SUNY: A Visual Interpretation Framework for Convolutional Neural Networks from a Necessary and Sufficient Perspective
Xiwei Xuan, Ziquan Deng, Hsuan-Tien Lin, Zhaodan Kong, Kwan-Liu Ma
TL;DR
This paper addresses the problem of explaining CNN decisions by embedding causal reasoning into visual explanations. The SUNY framework treats either input features or internal filters as hypothetical causes and uses bi-directional N-S Shapley-style quantifications to produce explanations that reflect both necessity ($E_N$) and sufficiency ($E_S$). SUNY-feature and SUNY-filter generate 2D saliency maps, enabling more informative and robust interpretations than existing CAM/perturbation-based methods. Extensive experiments on ILSVRC2012 and CUB-200-2011 across multiple architectures show improved semantic fidelity, robustness to perturbations, and localization accuracy, while passing sanity checks.

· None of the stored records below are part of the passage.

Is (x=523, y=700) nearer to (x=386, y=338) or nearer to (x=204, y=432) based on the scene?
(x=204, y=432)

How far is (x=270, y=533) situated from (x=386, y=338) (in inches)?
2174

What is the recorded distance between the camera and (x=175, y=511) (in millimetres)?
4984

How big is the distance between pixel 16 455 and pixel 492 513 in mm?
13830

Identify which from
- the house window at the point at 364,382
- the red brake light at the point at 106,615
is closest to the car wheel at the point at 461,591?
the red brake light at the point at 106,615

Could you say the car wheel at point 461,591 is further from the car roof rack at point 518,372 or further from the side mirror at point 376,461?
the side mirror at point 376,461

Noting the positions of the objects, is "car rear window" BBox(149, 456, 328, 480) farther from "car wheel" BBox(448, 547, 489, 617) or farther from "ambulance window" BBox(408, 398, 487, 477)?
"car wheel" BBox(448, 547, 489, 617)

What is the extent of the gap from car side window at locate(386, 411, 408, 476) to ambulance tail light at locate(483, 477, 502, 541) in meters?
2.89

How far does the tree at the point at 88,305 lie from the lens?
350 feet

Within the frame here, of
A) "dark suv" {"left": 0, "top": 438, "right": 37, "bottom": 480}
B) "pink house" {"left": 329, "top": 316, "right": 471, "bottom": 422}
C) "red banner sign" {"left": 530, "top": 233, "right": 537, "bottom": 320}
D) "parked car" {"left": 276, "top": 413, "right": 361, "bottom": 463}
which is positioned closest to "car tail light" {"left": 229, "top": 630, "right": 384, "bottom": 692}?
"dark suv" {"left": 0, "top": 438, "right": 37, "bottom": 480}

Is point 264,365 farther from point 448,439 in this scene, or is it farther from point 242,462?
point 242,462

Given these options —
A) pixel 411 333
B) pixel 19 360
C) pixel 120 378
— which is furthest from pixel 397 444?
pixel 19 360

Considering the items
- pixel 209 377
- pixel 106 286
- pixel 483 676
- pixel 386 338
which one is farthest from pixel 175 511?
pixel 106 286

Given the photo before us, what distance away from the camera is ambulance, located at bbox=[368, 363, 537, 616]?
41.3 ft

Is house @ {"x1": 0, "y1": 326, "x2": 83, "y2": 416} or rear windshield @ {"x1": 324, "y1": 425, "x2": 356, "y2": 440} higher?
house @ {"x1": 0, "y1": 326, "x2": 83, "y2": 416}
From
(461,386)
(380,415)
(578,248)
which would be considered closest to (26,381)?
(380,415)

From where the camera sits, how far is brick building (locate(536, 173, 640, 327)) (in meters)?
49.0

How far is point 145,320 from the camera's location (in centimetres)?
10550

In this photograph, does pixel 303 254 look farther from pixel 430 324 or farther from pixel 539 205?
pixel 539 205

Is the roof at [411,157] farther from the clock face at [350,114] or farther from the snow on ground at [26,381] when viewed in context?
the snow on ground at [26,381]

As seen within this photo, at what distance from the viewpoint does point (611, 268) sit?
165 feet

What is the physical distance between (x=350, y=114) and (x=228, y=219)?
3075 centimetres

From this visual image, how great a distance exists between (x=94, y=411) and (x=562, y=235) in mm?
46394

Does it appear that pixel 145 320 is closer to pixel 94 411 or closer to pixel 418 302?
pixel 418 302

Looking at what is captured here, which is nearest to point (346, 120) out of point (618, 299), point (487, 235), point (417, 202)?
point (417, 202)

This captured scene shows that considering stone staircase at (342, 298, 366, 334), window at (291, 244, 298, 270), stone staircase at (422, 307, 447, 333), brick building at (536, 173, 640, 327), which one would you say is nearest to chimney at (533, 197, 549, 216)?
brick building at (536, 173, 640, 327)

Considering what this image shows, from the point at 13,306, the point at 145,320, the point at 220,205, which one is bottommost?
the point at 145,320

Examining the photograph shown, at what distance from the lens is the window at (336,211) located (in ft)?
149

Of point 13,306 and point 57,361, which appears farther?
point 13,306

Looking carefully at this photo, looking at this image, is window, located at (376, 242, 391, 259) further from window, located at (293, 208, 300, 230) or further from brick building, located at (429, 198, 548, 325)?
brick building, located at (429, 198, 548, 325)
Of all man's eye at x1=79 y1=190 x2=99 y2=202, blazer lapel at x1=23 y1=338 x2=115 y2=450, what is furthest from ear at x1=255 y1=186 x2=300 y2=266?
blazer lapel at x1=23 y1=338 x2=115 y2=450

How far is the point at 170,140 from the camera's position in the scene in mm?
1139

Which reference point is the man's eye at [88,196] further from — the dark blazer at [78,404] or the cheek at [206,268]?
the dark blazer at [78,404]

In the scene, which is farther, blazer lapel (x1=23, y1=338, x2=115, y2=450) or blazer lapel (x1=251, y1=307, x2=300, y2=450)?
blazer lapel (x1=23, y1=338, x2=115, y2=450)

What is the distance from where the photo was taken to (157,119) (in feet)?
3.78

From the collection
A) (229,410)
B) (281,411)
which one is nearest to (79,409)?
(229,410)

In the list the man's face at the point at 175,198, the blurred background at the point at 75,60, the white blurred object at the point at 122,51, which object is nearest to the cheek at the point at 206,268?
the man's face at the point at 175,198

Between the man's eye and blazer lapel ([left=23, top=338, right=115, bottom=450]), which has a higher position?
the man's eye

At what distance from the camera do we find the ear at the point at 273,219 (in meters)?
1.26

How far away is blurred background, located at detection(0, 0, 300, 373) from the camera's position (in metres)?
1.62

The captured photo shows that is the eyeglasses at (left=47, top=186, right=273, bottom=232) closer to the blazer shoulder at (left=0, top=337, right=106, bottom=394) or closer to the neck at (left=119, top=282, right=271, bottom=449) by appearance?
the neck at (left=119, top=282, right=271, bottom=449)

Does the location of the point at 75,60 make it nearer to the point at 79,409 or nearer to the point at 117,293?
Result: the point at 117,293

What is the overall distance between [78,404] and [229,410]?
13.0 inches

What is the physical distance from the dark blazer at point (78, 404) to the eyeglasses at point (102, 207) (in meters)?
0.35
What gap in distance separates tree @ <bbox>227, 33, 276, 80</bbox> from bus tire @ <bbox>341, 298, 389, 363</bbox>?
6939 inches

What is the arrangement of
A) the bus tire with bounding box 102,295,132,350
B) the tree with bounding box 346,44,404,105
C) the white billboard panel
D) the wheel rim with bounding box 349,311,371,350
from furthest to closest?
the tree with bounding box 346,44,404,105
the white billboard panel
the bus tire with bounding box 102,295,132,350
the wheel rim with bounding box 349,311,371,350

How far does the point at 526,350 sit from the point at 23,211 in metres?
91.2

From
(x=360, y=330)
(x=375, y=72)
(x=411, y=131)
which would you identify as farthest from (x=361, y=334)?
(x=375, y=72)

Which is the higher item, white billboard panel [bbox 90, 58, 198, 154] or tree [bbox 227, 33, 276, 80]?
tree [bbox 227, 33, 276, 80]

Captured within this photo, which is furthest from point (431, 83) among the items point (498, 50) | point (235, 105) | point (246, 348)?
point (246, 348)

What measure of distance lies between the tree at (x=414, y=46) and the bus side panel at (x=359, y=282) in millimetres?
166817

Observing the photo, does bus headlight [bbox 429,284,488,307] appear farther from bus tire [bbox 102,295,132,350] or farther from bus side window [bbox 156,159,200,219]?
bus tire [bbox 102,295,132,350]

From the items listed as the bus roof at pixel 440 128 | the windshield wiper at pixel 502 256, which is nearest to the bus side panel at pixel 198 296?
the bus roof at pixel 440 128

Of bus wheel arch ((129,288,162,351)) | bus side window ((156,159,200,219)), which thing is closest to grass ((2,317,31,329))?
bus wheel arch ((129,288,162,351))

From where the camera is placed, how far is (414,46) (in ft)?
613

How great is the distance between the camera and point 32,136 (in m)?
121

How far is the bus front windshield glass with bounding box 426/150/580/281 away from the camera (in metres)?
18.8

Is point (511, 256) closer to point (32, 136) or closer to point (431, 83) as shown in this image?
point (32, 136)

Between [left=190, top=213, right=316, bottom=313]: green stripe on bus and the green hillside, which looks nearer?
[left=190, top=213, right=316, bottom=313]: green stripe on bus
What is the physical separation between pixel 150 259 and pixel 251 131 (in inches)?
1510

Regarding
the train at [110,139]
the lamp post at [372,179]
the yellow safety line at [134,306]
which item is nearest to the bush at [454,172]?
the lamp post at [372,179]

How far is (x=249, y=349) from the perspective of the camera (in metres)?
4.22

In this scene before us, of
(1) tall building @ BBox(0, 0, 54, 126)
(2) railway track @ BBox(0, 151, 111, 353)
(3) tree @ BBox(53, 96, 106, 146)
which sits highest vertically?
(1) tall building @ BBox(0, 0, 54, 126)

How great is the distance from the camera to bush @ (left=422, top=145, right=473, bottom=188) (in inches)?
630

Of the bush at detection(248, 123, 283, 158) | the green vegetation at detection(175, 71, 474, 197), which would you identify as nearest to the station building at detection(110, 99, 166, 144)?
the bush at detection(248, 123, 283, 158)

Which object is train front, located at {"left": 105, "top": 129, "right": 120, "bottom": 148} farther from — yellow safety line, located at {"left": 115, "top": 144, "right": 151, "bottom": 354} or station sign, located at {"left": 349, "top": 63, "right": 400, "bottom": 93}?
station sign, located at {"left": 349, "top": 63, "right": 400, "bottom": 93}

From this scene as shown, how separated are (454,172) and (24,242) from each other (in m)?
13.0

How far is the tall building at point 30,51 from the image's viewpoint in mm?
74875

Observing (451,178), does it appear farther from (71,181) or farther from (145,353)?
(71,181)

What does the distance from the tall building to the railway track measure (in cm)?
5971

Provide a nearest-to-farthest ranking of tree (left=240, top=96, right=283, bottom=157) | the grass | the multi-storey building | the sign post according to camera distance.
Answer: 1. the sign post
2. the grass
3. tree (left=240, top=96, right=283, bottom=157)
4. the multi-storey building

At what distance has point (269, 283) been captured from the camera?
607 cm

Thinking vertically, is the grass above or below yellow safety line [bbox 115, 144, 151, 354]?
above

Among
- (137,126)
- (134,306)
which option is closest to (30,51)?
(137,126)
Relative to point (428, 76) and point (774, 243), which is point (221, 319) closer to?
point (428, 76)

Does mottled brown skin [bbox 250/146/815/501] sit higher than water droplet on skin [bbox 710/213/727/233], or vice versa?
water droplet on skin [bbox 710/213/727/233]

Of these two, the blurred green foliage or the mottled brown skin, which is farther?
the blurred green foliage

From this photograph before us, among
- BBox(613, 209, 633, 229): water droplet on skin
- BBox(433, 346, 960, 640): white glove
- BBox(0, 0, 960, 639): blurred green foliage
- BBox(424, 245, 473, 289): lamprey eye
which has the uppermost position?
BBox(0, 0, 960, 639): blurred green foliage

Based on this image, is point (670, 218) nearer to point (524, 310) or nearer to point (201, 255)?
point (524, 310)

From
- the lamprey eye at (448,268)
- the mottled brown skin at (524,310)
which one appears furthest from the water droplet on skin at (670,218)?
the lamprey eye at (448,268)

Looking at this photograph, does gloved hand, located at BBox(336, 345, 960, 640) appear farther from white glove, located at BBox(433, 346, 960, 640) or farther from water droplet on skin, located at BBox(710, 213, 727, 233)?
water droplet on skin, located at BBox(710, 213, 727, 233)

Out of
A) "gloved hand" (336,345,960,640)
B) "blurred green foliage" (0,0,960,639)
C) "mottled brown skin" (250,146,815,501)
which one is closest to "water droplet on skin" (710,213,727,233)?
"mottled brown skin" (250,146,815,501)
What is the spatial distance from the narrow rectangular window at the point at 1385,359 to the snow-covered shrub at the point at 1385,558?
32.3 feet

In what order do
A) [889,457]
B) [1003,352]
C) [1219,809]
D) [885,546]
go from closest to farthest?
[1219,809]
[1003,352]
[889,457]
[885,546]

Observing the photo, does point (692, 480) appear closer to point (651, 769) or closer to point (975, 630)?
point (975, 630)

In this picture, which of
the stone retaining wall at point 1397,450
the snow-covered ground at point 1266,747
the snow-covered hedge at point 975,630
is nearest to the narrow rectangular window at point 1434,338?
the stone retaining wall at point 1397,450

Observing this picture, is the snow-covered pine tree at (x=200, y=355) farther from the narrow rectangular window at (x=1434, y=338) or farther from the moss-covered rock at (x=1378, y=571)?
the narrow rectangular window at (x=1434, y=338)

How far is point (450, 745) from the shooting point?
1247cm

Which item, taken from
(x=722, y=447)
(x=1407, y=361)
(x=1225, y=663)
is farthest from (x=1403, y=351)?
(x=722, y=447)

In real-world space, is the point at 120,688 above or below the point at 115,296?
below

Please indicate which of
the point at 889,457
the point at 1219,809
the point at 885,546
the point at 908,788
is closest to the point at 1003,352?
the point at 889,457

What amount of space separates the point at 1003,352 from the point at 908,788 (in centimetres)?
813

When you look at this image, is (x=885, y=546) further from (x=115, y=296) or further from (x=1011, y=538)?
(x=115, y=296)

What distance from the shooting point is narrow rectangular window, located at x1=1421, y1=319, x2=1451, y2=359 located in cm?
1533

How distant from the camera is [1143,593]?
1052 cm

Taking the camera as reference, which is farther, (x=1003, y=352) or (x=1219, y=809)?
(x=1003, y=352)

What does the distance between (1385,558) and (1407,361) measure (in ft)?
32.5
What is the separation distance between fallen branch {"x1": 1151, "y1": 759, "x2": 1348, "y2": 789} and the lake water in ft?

The approach offers a practical, interpretable lens on CNN decisions with potential extensions to segmentation and vision-language tasks, underscoring the value of integrating causality into visual explanations.
Abstract
Researchers have proposed various methods for visually interpreting the Convolutional Neural Network (CNN) via saliency maps, which include Class-Activation-Map (CAM) based approaches as a leading family. However, in terms of the internal design logic, existing CAM-based approaches often overlook the causal perspective that answers the core "why" question to help humans understand the explanation. Additionally, current CNN explanations lack the consideration of both necessity and sufficiency, two complementary sides of a desirable explanation. This paper presents a causality-driven framework, SUNY, designed to rationalize the explanations toward better human understanding. Using the CNN model's input features or internal filters as hypothetical causes, SUNY generates explanations by bi-directional quantifications on both the necessary and sufficient perspectives. Extensive evaluations justify that SUNY not only produces more informative and convincing explanations from the angles of necessity and sufficiency, but also achieves performances competitive to other approaches across different CNN architectures over large-scale datasets, including ILSVRC2012 and CUB-200-2011.